新興市場におけるAI普及のための、注視されるモデル

Vibe 2 5Gの発売は、ハードウェアの話というより流通戦略として理解するのが最善だ。手頃な端末、地域言語のサポート、プリインストールを組み合わせ、英語のみ、あるいは英語優勢のAI製品では人口の大部分に十分届かない市場に投入した。このため、この提携は、AIがプレミアムスマートフォンの外へどう広がるかを見ている投資家、通信事業者、端末メーカーにとって有用なケーススタディとなる。

業界全体への示唆もある。多くのAI企業はモデル、UI、企業提携に巨額を投じてきたが、多言語かつ価格 حساسな市場で大規模にユーザーへ届く方法を解決した企業ははるかに少ない。端末バンドルは、利用者の話し方や言語切り替えに合わせて調整された製品であれば、最も明快な答えの一つだ。

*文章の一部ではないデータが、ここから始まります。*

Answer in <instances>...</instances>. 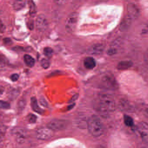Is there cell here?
<instances>
[{
    "instance_id": "11",
    "label": "cell",
    "mask_w": 148,
    "mask_h": 148,
    "mask_svg": "<svg viewBox=\"0 0 148 148\" xmlns=\"http://www.w3.org/2000/svg\"><path fill=\"white\" fill-rule=\"evenodd\" d=\"M133 20L128 15L124 16L120 24V30L123 32L127 31L131 26Z\"/></svg>"
},
{
    "instance_id": "12",
    "label": "cell",
    "mask_w": 148,
    "mask_h": 148,
    "mask_svg": "<svg viewBox=\"0 0 148 148\" xmlns=\"http://www.w3.org/2000/svg\"><path fill=\"white\" fill-rule=\"evenodd\" d=\"M133 62L131 61H122L119 62L117 69L119 70H125L130 68L133 66Z\"/></svg>"
},
{
    "instance_id": "2",
    "label": "cell",
    "mask_w": 148,
    "mask_h": 148,
    "mask_svg": "<svg viewBox=\"0 0 148 148\" xmlns=\"http://www.w3.org/2000/svg\"><path fill=\"white\" fill-rule=\"evenodd\" d=\"M89 132L94 137H100L104 133V127L100 118L95 115L89 117L87 123Z\"/></svg>"
},
{
    "instance_id": "25",
    "label": "cell",
    "mask_w": 148,
    "mask_h": 148,
    "mask_svg": "<svg viewBox=\"0 0 148 148\" xmlns=\"http://www.w3.org/2000/svg\"><path fill=\"white\" fill-rule=\"evenodd\" d=\"M19 76L17 74H14L10 76V79L13 82H16L19 78Z\"/></svg>"
},
{
    "instance_id": "17",
    "label": "cell",
    "mask_w": 148,
    "mask_h": 148,
    "mask_svg": "<svg viewBox=\"0 0 148 148\" xmlns=\"http://www.w3.org/2000/svg\"><path fill=\"white\" fill-rule=\"evenodd\" d=\"M123 121H124V123L127 127H134V119L131 116L127 115H124Z\"/></svg>"
},
{
    "instance_id": "23",
    "label": "cell",
    "mask_w": 148,
    "mask_h": 148,
    "mask_svg": "<svg viewBox=\"0 0 148 148\" xmlns=\"http://www.w3.org/2000/svg\"><path fill=\"white\" fill-rule=\"evenodd\" d=\"M1 108L4 109H8L10 108V104L4 101H1Z\"/></svg>"
},
{
    "instance_id": "1",
    "label": "cell",
    "mask_w": 148,
    "mask_h": 148,
    "mask_svg": "<svg viewBox=\"0 0 148 148\" xmlns=\"http://www.w3.org/2000/svg\"><path fill=\"white\" fill-rule=\"evenodd\" d=\"M116 106L113 96L107 94L99 95L94 103L96 110L103 116H106L110 112L114 111Z\"/></svg>"
},
{
    "instance_id": "24",
    "label": "cell",
    "mask_w": 148,
    "mask_h": 148,
    "mask_svg": "<svg viewBox=\"0 0 148 148\" xmlns=\"http://www.w3.org/2000/svg\"><path fill=\"white\" fill-rule=\"evenodd\" d=\"M29 121L31 123L35 122L36 120V116L34 114L30 115L28 117Z\"/></svg>"
},
{
    "instance_id": "3",
    "label": "cell",
    "mask_w": 148,
    "mask_h": 148,
    "mask_svg": "<svg viewBox=\"0 0 148 148\" xmlns=\"http://www.w3.org/2000/svg\"><path fill=\"white\" fill-rule=\"evenodd\" d=\"M101 88L108 90H114L119 88L118 83L115 77L110 74H105L101 79Z\"/></svg>"
},
{
    "instance_id": "21",
    "label": "cell",
    "mask_w": 148,
    "mask_h": 148,
    "mask_svg": "<svg viewBox=\"0 0 148 148\" xmlns=\"http://www.w3.org/2000/svg\"><path fill=\"white\" fill-rule=\"evenodd\" d=\"M43 53L45 56L48 58H50L53 55V50L51 48L46 47L44 49Z\"/></svg>"
},
{
    "instance_id": "15",
    "label": "cell",
    "mask_w": 148,
    "mask_h": 148,
    "mask_svg": "<svg viewBox=\"0 0 148 148\" xmlns=\"http://www.w3.org/2000/svg\"><path fill=\"white\" fill-rule=\"evenodd\" d=\"M27 0H14L13 8L15 10L19 11L23 9L26 4Z\"/></svg>"
},
{
    "instance_id": "5",
    "label": "cell",
    "mask_w": 148,
    "mask_h": 148,
    "mask_svg": "<svg viewBox=\"0 0 148 148\" xmlns=\"http://www.w3.org/2000/svg\"><path fill=\"white\" fill-rule=\"evenodd\" d=\"M137 130L142 142L148 145V123L145 122L139 123L137 126Z\"/></svg>"
},
{
    "instance_id": "31",
    "label": "cell",
    "mask_w": 148,
    "mask_h": 148,
    "mask_svg": "<svg viewBox=\"0 0 148 148\" xmlns=\"http://www.w3.org/2000/svg\"><path fill=\"white\" fill-rule=\"evenodd\" d=\"M96 148H106L104 147H103V146H99V147H97Z\"/></svg>"
},
{
    "instance_id": "9",
    "label": "cell",
    "mask_w": 148,
    "mask_h": 148,
    "mask_svg": "<svg viewBox=\"0 0 148 148\" xmlns=\"http://www.w3.org/2000/svg\"><path fill=\"white\" fill-rule=\"evenodd\" d=\"M128 15L133 20H135L139 17L140 11L137 6L133 3H129L127 7Z\"/></svg>"
},
{
    "instance_id": "4",
    "label": "cell",
    "mask_w": 148,
    "mask_h": 148,
    "mask_svg": "<svg viewBox=\"0 0 148 148\" xmlns=\"http://www.w3.org/2000/svg\"><path fill=\"white\" fill-rule=\"evenodd\" d=\"M79 15L76 12L71 13L66 19L65 28L69 33H72L74 31L78 23Z\"/></svg>"
},
{
    "instance_id": "19",
    "label": "cell",
    "mask_w": 148,
    "mask_h": 148,
    "mask_svg": "<svg viewBox=\"0 0 148 148\" xmlns=\"http://www.w3.org/2000/svg\"><path fill=\"white\" fill-rule=\"evenodd\" d=\"M139 109L146 117L148 118V104L141 103L139 105Z\"/></svg>"
},
{
    "instance_id": "30",
    "label": "cell",
    "mask_w": 148,
    "mask_h": 148,
    "mask_svg": "<svg viewBox=\"0 0 148 148\" xmlns=\"http://www.w3.org/2000/svg\"><path fill=\"white\" fill-rule=\"evenodd\" d=\"M4 43H6V44H8V43H10L11 42V40L9 38H5L4 39Z\"/></svg>"
},
{
    "instance_id": "6",
    "label": "cell",
    "mask_w": 148,
    "mask_h": 148,
    "mask_svg": "<svg viewBox=\"0 0 148 148\" xmlns=\"http://www.w3.org/2000/svg\"><path fill=\"white\" fill-rule=\"evenodd\" d=\"M54 131L49 128H42L38 130L36 132L37 139L42 140H46L50 139L53 136Z\"/></svg>"
},
{
    "instance_id": "7",
    "label": "cell",
    "mask_w": 148,
    "mask_h": 148,
    "mask_svg": "<svg viewBox=\"0 0 148 148\" xmlns=\"http://www.w3.org/2000/svg\"><path fill=\"white\" fill-rule=\"evenodd\" d=\"M67 122L62 120H54L51 121L47 124L48 127L53 131H59L66 128Z\"/></svg>"
},
{
    "instance_id": "20",
    "label": "cell",
    "mask_w": 148,
    "mask_h": 148,
    "mask_svg": "<svg viewBox=\"0 0 148 148\" xmlns=\"http://www.w3.org/2000/svg\"><path fill=\"white\" fill-rule=\"evenodd\" d=\"M29 11L30 14L32 17H34L35 16L36 13V9L35 4L34 2L30 1L29 3Z\"/></svg>"
},
{
    "instance_id": "28",
    "label": "cell",
    "mask_w": 148,
    "mask_h": 148,
    "mask_svg": "<svg viewBox=\"0 0 148 148\" xmlns=\"http://www.w3.org/2000/svg\"><path fill=\"white\" fill-rule=\"evenodd\" d=\"M116 50L114 48L110 49H109L107 51V54L109 55H113L116 53Z\"/></svg>"
},
{
    "instance_id": "22",
    "label": "cell",
    "mask_w": 148,
    "mask_h": 148,
    "mask_svg": "<svg viewBox=\"0 0 148 148\" xmlns=\"http://www.w3.org/2000/svg\"><path fill=\"white\" fill-rule=\"evenodd\" d=\"M41 65L44 69L49 68L50 66V62L47 59H43L41 61Z\"/></svg>"
},
{
    "instance_id": "10",
    "label": "cell",
    "mask_w": 148,
    "mask_h": 148,
    "mask_svg": "<svg viewBox=\"0 0 148 148\" xmlns=\"http://www.w3.org/2000/svg\"><path fill=\"white\" fill-rule=\"evenodd\" d=\"M104 49L105 47L103 44L100 43L94 44L89 49L88 53L92 55H99L103 53Z\"/></svg>"
},
{
    "instance_id": "13",
    "label": "cell",
    "mask_w": 148,
    "mask_h": 148,
    "mask_svg": "<svg viewBox=\"0 0 148 148\" xmlns=\"http://www.w3.org/2000/svg\"><path fill=\"white\" fill-rule=\"evenodd\" d=\"M84 66L87 69H93L96 66L95 60L93 57H87L84 60Z\"/></svg>"
},
{
    "instance_id": "14",
    "label": "cell",
    "mask_w": 148,
    "mask_h": 148,
    "mask_svg": "<svg viewBox=\"0 0 148 148\" xmlns=\"http://www.w3.org/2000/svg\"><path fill=\"white\" fill-rule=\"evenodd\" d=\"M30 104L32 109L36 113L42 114L44 112V111L38 105L37 100L35 97H33L31 98Z\"/></svg>"
},
{
    "instance_id": "16",
    "label": "cell",
    "mask_w": 148,
    "mask_h": 148,
    "mask_svg": "<svg viewBox=\"0 0 148 148\" xmlns=\"http://www.w3.org/2000/svg\"><path fill=\"white\" fill-rule=\"evenodd\" d=\"M23 60L25 64L29 67L32 68L34 66L35 61L34 58L29 55H25L23 56Z\"/></svg>"
},
{
    "instance_id": "18",
    "label": "cell",
    "mask_w": 148,
    "mask_h": 148,
    "mask_svg": "<svg viewBox=\"0 0 148 148\" xmlns=\"http://www.w3.org/2000/svg\"><path fill=\"white\" fill-rule=\"evenodd\" d=\"M15 131V134L16 136L17 141L21 143L23 142L25 138L24 132L21 130H17Z\"/></svg>"
},
{
    "instance_id": "27",
    "label": "cell",
    "mask_w": 148,
    "mask_h": 148,
    "mask_svg": "<svg viewBox=\"0 0 148 148\" xmlns=\"http://www.w3.org/2000/svg\"><path fill=\"white\" fill-rule=\"evenodd\" d=\"M144 60L145 63L148 66V49L146 50L144 54Z\"/></svg>"
},
{
    "instance_id": "26",
    "label": "cell",
    "mask_w": 148,
    "mask_h": 148,
    "mask_svg": "<svg viewBox=\"0 0 148 148\" xmlns=\"http://www.w3.org/2000/svg\"><path fill=\"white\" fill-rule=\"evenodd\" d=\"M56 4L58 5H63L65 4L66 0H54Z\"/></svg>"
},
{
    "instance_id": "8",
    "label": "cell",
    "mask_w": 148,
    "mask_h": 148,
    "mask_svg": "<svg viewBox=\"0 0 148 148\" xmlns=\"http://www.w3.org/2000/svg\"><path fill=\"white\" fill-rule=\"evenodd\" d=\"M36 26L37 29L41 32L45 31L47 29L48 23L44 15L41 14L37 16L36 21Z\"/></svg>"
},
{
    "instance_id": "29",
    "label": "cell",
    "mask_w": 148,
    "mask_h": 148,
    "mask_svg": "<svg viewBox=\"0 0 148 148\" xmlns=\"http://www.w3.org/2000/svg\"><path fill=\"white\" fill-rule=\"evenodd\" d=\"M40 103L43 106H44V107H46L47 106V102H46V100L43 98H41L40 101Z\"/></svg>"
}]
</instances>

HMDとSarvamがその理屈を持続的な利用へ変えられるかはまだ分からない。アプリには、消費者がますます期待するようになっているいくつかの機能がまだ欠けており、HMDのインドにおけるスマートフォンの存在感も小さい。それでもこの提携が注目に値するのは、実際に人々が使う言語でのアクセス性という、本当の普及のボトルネックに取り組んでいるからだ。この実験が成功すれば、新興市場におけるAI成長の、よりローカルでハードウェア支援型のモデルを示すかもしれない。